As for the cheating thing. There is NO WAY I would ever take back a cheater. I believe once a cheater, always a cheater.

Crystal

hle_625
09-08-2006, 07:03 AM
I honestly dont know what I would do if my hubby cheated on me! I dont think I could ever leave him, Ive been with him since I was 15 and I love him more than anything in this world! I know I would be extremely hurt but I honestly dont know if I could leave him for it! I think it would make for an extremely hard marriage but I cant imagine my life without him :(

ginab
09-08-2006, 07:05 AM
my theory is, if they love you they wouldnt do it.. i dont care how drunk you are.
its done goodbye.,,, see ya later...

Mandy
09-08-2006, 07:12 AM
I think once that trust is gone, it'll be hard to get back!! Like they say "once a cheater, always a cheater" :confused:

Ponyup
09-08-2006, 07:14 AM
A one time mistake is one thing, it would be hard to get over & it would put a strain, but I would probably try to work through it.

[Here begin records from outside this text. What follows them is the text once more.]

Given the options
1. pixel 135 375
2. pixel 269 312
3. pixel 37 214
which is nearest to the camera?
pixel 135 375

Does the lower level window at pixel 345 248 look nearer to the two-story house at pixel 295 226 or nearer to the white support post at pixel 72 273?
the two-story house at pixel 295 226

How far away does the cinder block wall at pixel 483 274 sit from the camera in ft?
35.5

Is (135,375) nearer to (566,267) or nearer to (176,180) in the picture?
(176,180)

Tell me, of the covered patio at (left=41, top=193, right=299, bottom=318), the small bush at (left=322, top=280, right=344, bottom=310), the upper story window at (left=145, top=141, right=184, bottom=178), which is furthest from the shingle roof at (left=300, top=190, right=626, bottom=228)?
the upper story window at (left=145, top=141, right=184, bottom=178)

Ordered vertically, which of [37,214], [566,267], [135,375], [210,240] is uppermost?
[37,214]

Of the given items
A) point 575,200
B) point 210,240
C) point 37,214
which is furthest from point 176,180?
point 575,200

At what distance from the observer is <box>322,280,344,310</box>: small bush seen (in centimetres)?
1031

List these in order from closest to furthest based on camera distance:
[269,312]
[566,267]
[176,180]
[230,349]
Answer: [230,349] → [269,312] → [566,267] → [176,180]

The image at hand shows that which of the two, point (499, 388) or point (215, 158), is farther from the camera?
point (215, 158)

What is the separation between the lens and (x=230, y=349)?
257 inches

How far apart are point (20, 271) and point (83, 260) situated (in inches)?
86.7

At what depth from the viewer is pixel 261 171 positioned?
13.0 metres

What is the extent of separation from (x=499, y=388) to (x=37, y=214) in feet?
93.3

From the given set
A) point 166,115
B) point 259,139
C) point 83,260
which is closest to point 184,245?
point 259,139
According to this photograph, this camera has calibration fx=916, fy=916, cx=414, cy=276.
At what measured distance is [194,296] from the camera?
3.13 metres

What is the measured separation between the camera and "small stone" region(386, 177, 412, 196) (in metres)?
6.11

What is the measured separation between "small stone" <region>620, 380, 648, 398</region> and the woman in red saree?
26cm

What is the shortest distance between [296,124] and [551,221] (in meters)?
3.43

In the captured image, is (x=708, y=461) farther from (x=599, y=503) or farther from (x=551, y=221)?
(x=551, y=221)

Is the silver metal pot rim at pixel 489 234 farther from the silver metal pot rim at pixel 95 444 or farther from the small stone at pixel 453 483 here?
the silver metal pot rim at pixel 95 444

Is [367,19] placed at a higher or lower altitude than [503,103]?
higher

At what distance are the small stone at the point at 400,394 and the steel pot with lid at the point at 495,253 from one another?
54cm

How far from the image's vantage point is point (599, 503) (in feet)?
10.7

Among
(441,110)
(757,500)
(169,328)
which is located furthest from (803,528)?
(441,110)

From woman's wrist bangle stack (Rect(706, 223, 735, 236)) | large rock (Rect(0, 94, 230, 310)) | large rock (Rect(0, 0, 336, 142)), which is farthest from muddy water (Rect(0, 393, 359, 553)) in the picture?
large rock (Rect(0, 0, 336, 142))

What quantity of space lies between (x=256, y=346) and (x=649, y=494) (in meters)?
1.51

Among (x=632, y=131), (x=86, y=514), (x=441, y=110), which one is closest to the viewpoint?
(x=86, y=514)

An affair is a completely different thing. It's not just sex usually there is emotion involved in an affair & lots of lying. I would have to say an affair would mean the end.

rivermom
09-08-2006, 07:58 AM
I don't ever have to question my husband and I am very thankful for that part of peace that remains within my heart.

Him and I have been married before and both of us cheated with our spouses for various reasons. We've been down that road so with the marriage we have now we both have such an understanding as to what all is involved physically and emotionally playing that "cheating game". It takes its toll and it's never a positive experience.

I don't agree with the slogan "once a cheater always a cheater" as I am living proof it doesn't hold up.

I can't really imagine having to forgive my husband for cheating because I haven't had to even place that thought in my mind. So, this is a question I am unable to answer. ;)

Kimberley
09-08-2006, 11:28 AM
I would never stay with any man that cheated on me. JMO I've forgiven enough other crap to let that slide.

hmmm...you got a point there!

RLC12345678
09-08-2006, 01:41 PM
I've already told my hubby that if he ever cheats on me, I'm divorcing him and taking all of his money with me! ;) I won't think twice about doing it either.

Khristine
09-08-2006, 11:03 PM
I honestly dont know what I would do if my hubby cheated on me! I dont think I could ever leave him, Ive been with him since I was 15 and I love him more than anything in this world! I know I would be extremely hurt but I honestly dont know if I could leave him for it! I think it would make for an extremely hard marriage but I cant imagine my life without him :(


i feel the same way.. i've been with him since i was 14.. and have gone through SO much with him.. he's my rock my bestfriend my everything.. i'd be SO extremely hurt if my boyfriend ever cheated on me..

but i do believe that he would end it with me instead of cheating on me... hes a great man :)

ice queen
09-08-2006, 11:57 PM
girl what you doing up this late???:p

Khristine
09-09-2006, 01:49 PM
girl what you doing up this late???:p


lol it was only midnight where i was :) My daughter and I were waiting for my BF to come home from work to pick us up at my parents house since we stay there during the night while hes at work...

i had just finished watching Veronica Mars the complete season 1 lol ;)

ice queen
09-09-2006, 02:09 PM
i've watched a few of those shows they are pretty cool....but between hubby wanting to watch the nerd channels (discovery channel or history channel) and the kids fighting over cartoon network...poor little mommy doesn't get to watch to much...although they know when the closer and sex in the city come on they better get out my face...haha!!!;)

khardy57
09-10-2006, 01:41 PM
My first husband will tell you that I don't forgive, I get even! When I divorced him I didn't leave him a pot to pee in or a window to throw it out. I fully believe that the first time a man cheats is the hardest time. That's when he has to deal with his conscience. After that, it's all downhill.